Он рывком поднялся на ноги. «Нет, это поразительно! Ты ходишь к ней — сколько? — три раза в неделю на протяжении скольких недель? Трех? Четырех? Но пока еще не улучил минутки, чтобы поговорить собственно о том, ради чего вы встречаетесь? Тебе ничего не кажется странным в таком положении дел?»
«Скрипка… Моя игра…»
«Ты хочешь сказать "не игра"».
«Хорошо. Да. То, что я не играю на скрипке, — это симптом. Папа, это симптом, а не болезнь».
«Скажи это Парижу, Мюнхену и Риму».
«Я сыграю эти концерты».
«Вряд ли, если дела и дальше пойдут с той же скоростью».
«Я считал, что ты одобряешь мои встречи с ней. Ты просил Рафаэля…»
«Я просил Рафаэля помочь. Помочь снова поставить тебя на ноги. Помочь снова вложить инструмент в твои руки. Помочь вернуть тебя в концертные залы. Скажи мне, просто скажи, поклянись мне, у беда меня, что ты получаешь от этого доктора именно такую помощь. Потому что я на твоей стороне в этом деле, сынок. Я на твоей стороне».
«Поклясться в этом я не могу, — сказал я, понимая, что мой голос отразил всю глубину моего собственного неверия. — Я не знаю, какую помощь я от нее получаю, папа».
Он вытер руки о джинсы. Я расслышал, как он тихо выругался, не в силах сдержать переполнявшую его боль, и сказал мне: «Пошли».
Я последовал за ним. Мы вошли в здание, поднялись по лестнице и оказались в его квартире. Джил сделала себе чаю и подняла кружку, приветствуя нас, когда мы проходили мимо. «Гидеон, чаю хочешь? А ты, дорогой?» Я поблагодарил ее и отказался, а папа промолчал. Лицо Джил потемнело, как темнело всегда, когда отец игнорировал ее: она не то чтобы обижалась, а как будто сравнивала его поведение с неким каталогом образчиков достойного поведения, собранных у нее в голове.

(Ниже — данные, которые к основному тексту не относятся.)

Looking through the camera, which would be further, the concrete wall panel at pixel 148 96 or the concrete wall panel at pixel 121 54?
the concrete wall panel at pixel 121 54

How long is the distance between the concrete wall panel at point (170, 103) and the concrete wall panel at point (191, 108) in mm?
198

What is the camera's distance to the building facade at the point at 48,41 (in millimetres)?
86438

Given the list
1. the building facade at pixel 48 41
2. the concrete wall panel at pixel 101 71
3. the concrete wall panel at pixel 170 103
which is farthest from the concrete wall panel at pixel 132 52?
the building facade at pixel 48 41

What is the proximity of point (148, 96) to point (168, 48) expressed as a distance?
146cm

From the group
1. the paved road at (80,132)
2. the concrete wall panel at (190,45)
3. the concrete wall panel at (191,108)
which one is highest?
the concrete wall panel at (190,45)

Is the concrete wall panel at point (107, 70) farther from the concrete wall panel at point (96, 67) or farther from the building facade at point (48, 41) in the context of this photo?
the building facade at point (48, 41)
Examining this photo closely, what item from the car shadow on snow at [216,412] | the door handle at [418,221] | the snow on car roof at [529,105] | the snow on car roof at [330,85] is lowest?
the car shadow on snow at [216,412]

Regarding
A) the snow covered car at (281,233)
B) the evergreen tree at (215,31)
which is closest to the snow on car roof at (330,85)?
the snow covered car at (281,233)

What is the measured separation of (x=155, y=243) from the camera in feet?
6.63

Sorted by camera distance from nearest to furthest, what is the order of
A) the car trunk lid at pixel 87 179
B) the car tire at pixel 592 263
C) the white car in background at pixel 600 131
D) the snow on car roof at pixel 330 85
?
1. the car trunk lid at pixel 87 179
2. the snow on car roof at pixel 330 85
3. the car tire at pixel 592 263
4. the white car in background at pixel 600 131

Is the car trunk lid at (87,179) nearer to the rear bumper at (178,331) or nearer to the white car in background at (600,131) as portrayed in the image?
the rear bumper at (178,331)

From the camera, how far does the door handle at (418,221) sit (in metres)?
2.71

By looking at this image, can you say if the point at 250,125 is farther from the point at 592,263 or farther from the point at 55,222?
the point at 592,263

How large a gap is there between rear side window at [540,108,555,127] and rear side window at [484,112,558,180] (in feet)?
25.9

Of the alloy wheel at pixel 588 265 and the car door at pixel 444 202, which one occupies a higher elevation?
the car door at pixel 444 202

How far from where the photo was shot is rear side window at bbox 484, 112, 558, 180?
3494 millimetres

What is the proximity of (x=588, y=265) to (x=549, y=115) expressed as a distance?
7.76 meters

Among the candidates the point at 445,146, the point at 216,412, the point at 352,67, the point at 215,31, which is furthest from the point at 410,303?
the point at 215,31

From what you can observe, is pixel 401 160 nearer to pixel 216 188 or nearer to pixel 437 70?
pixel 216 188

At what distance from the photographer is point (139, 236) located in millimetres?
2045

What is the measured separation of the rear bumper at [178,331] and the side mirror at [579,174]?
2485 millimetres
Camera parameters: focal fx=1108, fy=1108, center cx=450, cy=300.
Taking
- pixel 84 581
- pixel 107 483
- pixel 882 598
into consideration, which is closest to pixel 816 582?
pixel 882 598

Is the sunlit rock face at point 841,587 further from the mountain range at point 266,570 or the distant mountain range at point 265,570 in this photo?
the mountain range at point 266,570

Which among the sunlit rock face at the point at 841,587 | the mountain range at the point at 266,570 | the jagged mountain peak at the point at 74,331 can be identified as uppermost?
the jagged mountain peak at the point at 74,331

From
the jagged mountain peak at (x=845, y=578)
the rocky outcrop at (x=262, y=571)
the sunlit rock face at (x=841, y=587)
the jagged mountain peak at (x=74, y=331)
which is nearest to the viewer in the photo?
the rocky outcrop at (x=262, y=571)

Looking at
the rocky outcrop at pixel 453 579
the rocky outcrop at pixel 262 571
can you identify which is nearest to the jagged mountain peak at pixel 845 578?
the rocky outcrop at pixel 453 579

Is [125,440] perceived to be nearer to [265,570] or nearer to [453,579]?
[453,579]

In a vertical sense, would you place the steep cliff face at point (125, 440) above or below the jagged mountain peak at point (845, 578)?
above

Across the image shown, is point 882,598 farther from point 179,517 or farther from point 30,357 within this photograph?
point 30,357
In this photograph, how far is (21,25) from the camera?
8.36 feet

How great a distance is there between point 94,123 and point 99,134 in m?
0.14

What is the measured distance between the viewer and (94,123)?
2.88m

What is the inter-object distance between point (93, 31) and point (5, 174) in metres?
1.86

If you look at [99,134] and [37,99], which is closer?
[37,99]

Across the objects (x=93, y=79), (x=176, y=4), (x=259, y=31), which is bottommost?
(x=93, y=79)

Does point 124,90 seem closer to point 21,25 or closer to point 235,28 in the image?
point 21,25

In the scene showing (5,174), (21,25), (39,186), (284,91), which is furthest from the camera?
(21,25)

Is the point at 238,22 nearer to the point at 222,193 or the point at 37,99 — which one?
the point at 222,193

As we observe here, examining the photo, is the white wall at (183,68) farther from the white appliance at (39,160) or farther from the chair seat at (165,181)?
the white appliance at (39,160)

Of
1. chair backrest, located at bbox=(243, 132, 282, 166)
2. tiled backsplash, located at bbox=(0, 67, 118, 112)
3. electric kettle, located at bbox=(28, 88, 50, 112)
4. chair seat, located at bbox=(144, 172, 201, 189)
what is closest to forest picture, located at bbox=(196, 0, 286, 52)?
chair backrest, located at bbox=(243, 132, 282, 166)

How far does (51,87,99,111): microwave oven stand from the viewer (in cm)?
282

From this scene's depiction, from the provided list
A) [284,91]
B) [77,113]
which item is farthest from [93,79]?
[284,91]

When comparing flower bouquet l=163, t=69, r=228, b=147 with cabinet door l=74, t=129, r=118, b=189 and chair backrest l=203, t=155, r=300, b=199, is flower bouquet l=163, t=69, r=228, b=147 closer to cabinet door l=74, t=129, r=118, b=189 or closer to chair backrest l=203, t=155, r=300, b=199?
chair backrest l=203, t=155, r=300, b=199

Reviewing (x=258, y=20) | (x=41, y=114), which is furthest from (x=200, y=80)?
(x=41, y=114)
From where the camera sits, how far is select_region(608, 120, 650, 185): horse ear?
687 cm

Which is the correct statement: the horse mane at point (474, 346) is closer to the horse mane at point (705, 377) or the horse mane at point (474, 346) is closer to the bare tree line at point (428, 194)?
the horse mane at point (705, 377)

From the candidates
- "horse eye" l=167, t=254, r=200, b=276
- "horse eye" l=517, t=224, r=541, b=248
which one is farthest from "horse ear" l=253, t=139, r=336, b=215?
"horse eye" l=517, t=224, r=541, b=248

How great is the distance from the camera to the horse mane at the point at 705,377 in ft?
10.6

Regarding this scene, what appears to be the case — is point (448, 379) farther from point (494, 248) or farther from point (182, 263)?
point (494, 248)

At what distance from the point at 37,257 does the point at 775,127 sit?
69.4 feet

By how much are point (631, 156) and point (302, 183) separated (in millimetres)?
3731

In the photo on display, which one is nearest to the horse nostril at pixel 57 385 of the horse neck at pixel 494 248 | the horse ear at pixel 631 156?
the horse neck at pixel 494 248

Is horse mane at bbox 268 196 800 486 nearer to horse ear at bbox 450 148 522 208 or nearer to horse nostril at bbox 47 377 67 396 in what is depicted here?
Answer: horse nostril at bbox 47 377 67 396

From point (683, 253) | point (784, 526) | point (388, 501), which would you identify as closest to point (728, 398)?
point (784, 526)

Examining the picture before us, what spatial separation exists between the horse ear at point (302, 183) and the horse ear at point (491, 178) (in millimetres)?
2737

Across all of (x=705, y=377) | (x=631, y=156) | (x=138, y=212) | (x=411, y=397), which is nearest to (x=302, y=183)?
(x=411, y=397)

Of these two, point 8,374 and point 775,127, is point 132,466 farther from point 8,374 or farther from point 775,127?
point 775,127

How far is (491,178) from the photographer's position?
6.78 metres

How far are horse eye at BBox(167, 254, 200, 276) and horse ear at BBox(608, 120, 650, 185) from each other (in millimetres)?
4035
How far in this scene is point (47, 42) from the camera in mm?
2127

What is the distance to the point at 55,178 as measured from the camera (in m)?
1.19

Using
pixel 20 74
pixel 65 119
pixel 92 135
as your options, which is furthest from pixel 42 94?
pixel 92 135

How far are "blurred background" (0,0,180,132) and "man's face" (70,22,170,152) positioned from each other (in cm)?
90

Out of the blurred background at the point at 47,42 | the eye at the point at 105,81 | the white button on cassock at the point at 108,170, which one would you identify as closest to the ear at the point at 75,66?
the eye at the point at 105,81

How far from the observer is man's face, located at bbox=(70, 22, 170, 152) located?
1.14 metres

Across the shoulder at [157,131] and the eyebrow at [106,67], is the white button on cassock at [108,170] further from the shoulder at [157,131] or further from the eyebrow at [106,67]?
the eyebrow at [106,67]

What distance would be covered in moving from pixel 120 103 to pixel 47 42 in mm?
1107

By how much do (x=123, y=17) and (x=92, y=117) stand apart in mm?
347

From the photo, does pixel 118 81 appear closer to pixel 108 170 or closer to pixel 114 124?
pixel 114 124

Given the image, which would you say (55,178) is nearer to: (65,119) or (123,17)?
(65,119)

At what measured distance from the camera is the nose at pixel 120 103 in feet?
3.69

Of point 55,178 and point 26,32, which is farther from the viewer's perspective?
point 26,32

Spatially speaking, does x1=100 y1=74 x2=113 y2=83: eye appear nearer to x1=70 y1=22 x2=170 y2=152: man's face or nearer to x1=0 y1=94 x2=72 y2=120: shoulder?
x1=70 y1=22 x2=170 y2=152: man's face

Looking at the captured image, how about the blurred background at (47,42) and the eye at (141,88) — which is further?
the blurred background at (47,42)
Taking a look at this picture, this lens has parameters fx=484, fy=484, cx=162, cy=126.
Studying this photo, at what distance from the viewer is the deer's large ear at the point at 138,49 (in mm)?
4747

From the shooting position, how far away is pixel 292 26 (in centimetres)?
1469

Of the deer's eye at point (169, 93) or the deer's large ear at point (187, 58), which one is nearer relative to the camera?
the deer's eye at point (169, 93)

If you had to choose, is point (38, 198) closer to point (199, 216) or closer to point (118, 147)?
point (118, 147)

Папа прошагал в свой кабинет, ни о чем не догадываясь. Впрочем, его кабинет правильнее было бы назвать комнатой дедушки, потому что там хранилась причудливая, но тем не менее впечатляющая коллекция сувениров и памятных вещиц, начиная с пряди детских волос в серебряном футляре до писем от военного командира «великого человека», восхваляющего его поведение в бирманском плену. Иногда я подозреваю, что папа проводит лучшую часть своей жизни, притворяясь, что его отец был нормальным или даже сверхнормальным человеком, а не тем, кем он был, — человеком с надломленной психикой, который более сорока лет прожил, балансируя на грани безумия, и причины этого все предпочитали обходить молчанием.
Отец захлопнул за нами дверь, и сначала я решил, что он привел меня сюда ради панегирика в честь деда. Во мне росла волна раздражения. Я воспринял его действия как еще одну попытку уйти от настоящего разговора.
«Он поступал так и раньше?» — хотели бы вы спросить. Это в высшей степени логичный вопрос.
И я бы ответил: да, он поступал так и раньше. До недавних пор я не придавал этому значения. Да мне и не требовалось придавать этому значение, ведь в наших отношениях центром всегда была музыка, и мы говорили в основном о ней. Репетиции с Рафаэлем, работа в Восточной Лондонской консерватории, сеансы звукозаписи, концерты, гастроли… Мы всегда могли обратиться к музыке. И поскольку музыка поглощала меня всего целиком, меня довольно легко было отвлечь от любой другой темы, направив мои мысли к скрипке. Как продвигается Стравинский? Как насчет Баха? А «Эрцгерцог» по-прежнему не дается? Боже. «Эрцгерцог». Это трио. Оно никогда мне не давалось. Это моя Немезида. Мое Ватерлоо. Да, кстати, именно его я должен был играть в Уигмор-холле. Впервые я вышел с ним на публику и не смог сыграть его.